■ Exercise requirements
The required output consists solely of the lines from the line containing "order: Artiodactyla" through the end of the records, copied exactly.

○ ○ ○ ○ ○

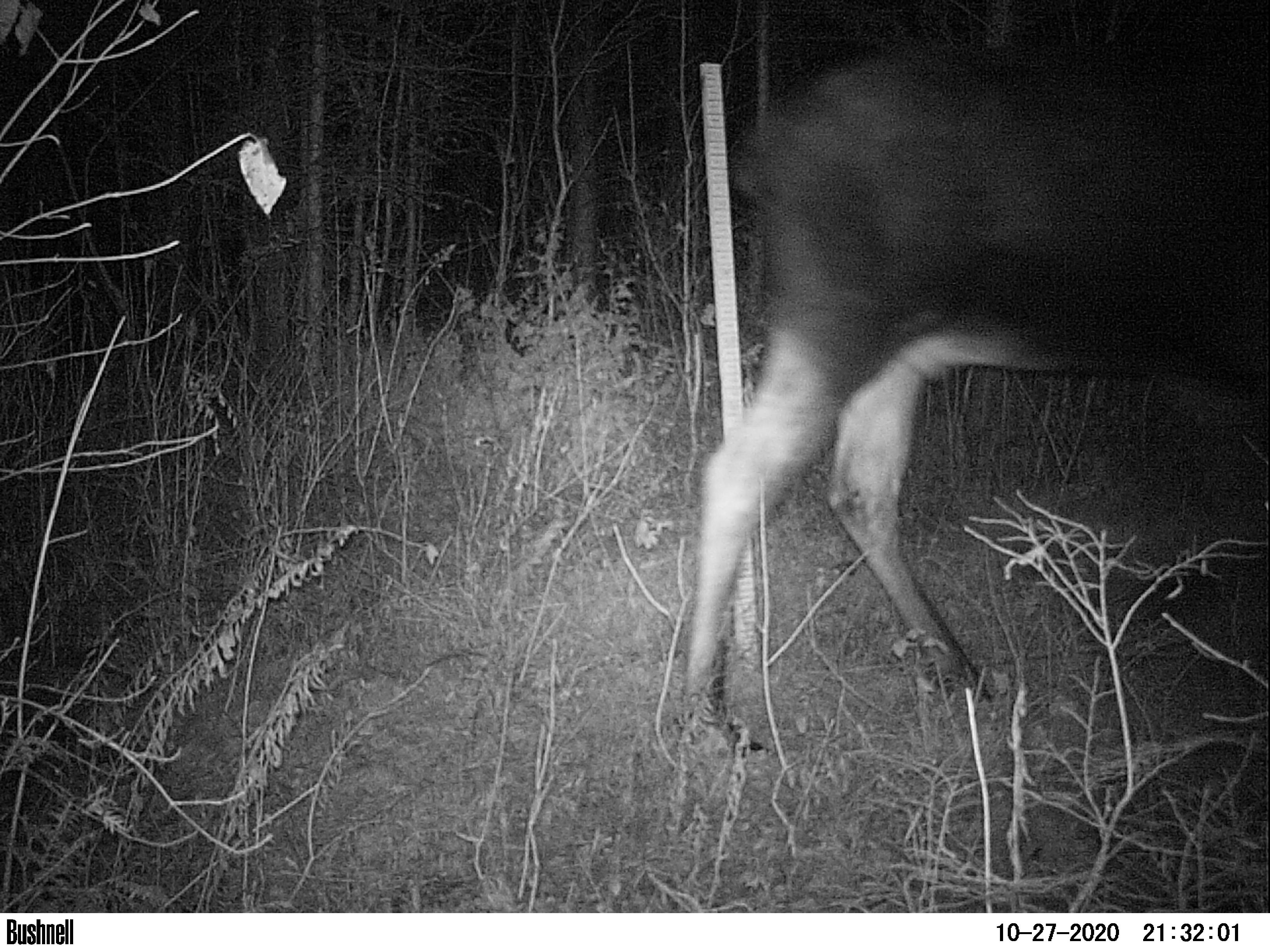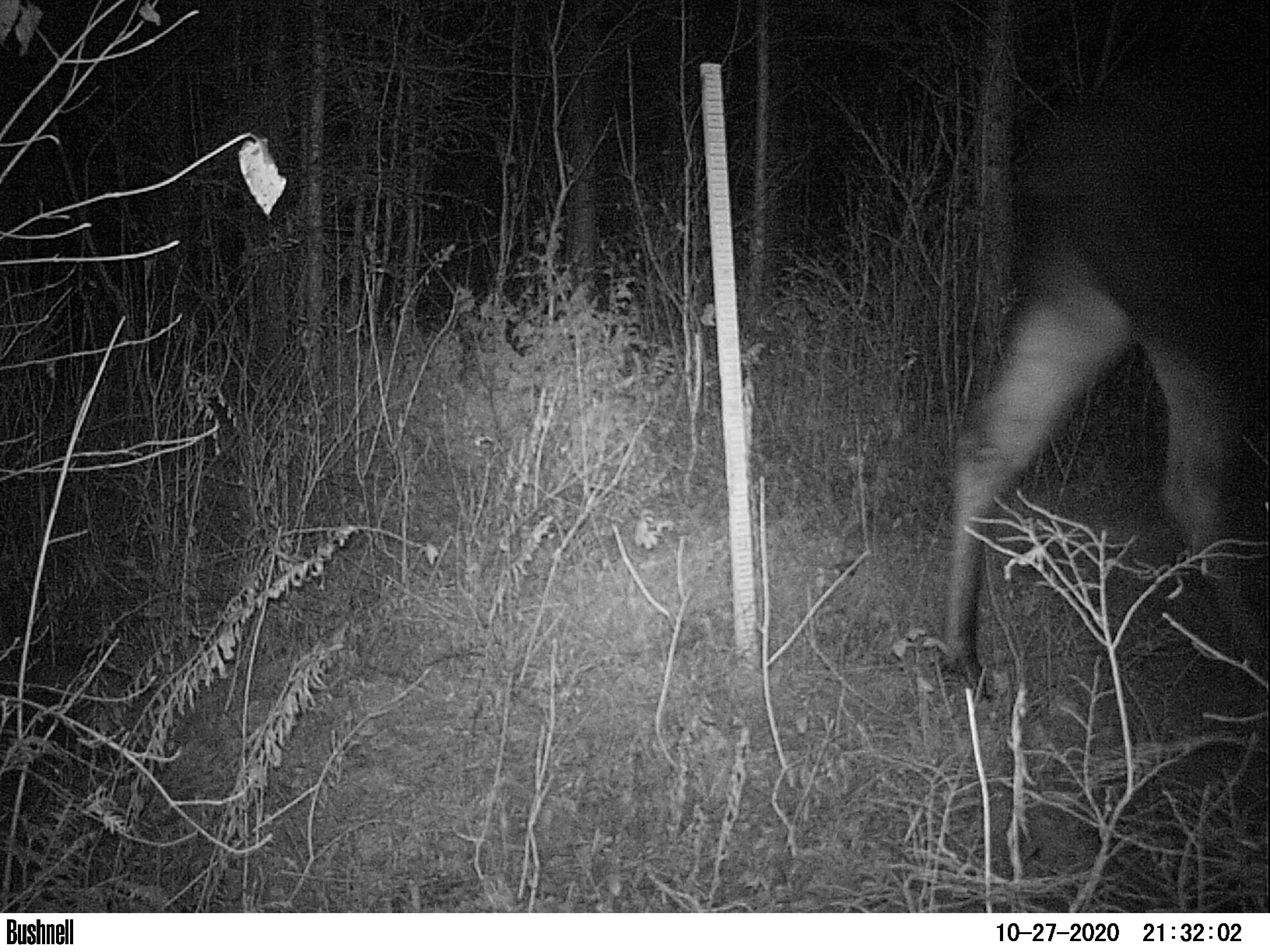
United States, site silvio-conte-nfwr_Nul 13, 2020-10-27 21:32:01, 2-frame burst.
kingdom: Animalia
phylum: Chordata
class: Mammalia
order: Artiodactyla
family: Cervidae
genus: Alces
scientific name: Alces alces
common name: moose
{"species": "moose (Alces alces)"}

○ ○ ○ ○ ○

■ Response to this exercise
order: Artiodactyla
family: Cervidae
genus: Alces
scientific name: Alces alces
common name: moose
{"species": "moose (Alces alces)"}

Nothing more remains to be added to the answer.